Describe your super power or describe what unique skill/perspective you bring to the team here.
My super power is probably optimism, I tend to see situations with a glass half full perspective and work to resolve issues and look toward how things can be better next time. I also can do very fast mental math and have a deep knowledge of useless facts, not sure that either of those are enormous value adds, but nice to have in very niche situations.
What skill, practice, behavior, hobby or habits are you currently working on?
I’m currently practicing my Spanish! Once upon a time I was close to fluent but without regular practice I’ve gotten really rusty. I’m hoping to be able to raise my daughter bilingual so gotta step up my game!
I’m also working on finding balance and routines. This is news to no one, but being a working mom is hard. There simply aren’t enough hours in the day for work, exercise, seeing my daughter, and being myself so I’m actively working through trial and error to find the best balance of all of those things.
Bonus Question: What book, publication, or podcast have you most recommended lately and why?

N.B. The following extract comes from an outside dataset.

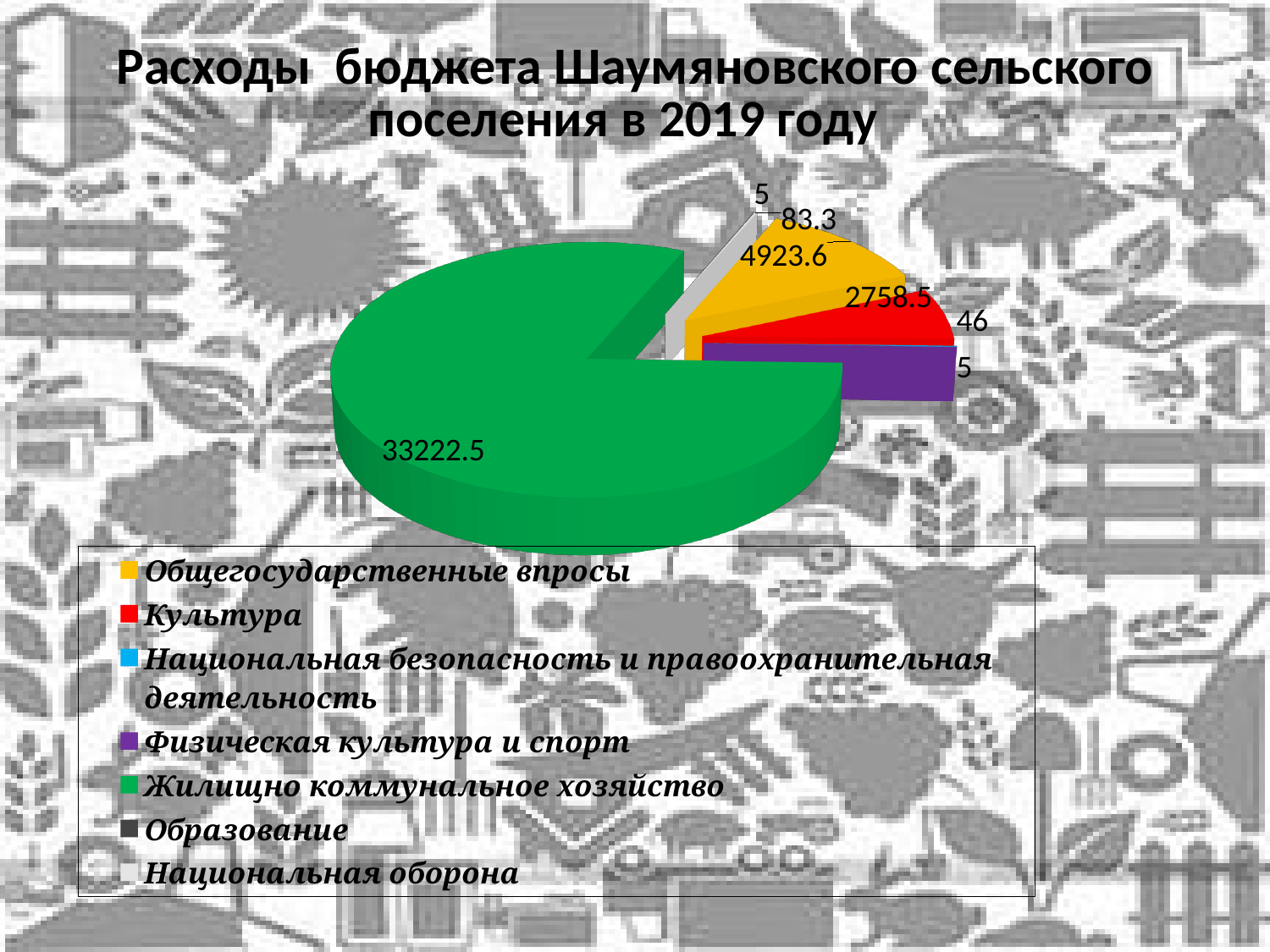
What kind of chart is shown on the slide? pie chart What is the difference between Общегосударственные впросы and Культура? 2165.1 Which category has the largest slice of the pie? Жилищно коммунальное хозяйство Which is larger, Жилищно коммунальное хозяйство or Культура? Жилищно коммунальное хозяйство Which is larger, Общегосударственные впросы or Культура? Общегосударственные впросы What colour is the slice for Жилищно коммунальное хозяйство? green What is the value for Культура? 2758.5 How many categories does the legend list? 7 What is the value for Общегосударственные впросы? 4923.6 What is the value for Жилищно коммунальное хозяйство? 33222.5 What is the title of the chart? Расходы бюджета Шаумяновского сельского поселения в 2019 году What is the difference between Жилищно коммунальное хозяйство and Общегосударственные впросы? 28298.9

My favorite podcast recommendation is This Podcast Will Kill You. The hosts are two disease ecologists and epidemiologists who choose a different infectious disease each week and talk through the mechanism of infection, the history, and the current status of the disease. They’ve covered everything from the flu and chickenpox to very rare diseases such as brain-eating amoebas and a dancing plague, and occasionally branch out from infectious diseases to other health concerns such as lightning strikes and the effects of alcohol. Both hosts (both coincidentally named Erin) are genuinely excited, passionate, and at times disgusted by the weekly topics, and their conversation could suck anyone right in. I happen to be an enormous science nerd, but even if you’re not, they do a great job at breaking down the intricate science details to be completely understandable. If you’re looking for something light hearted and science-y and sometimes a little gross, I highly recommend This Podcast Will Kill You!!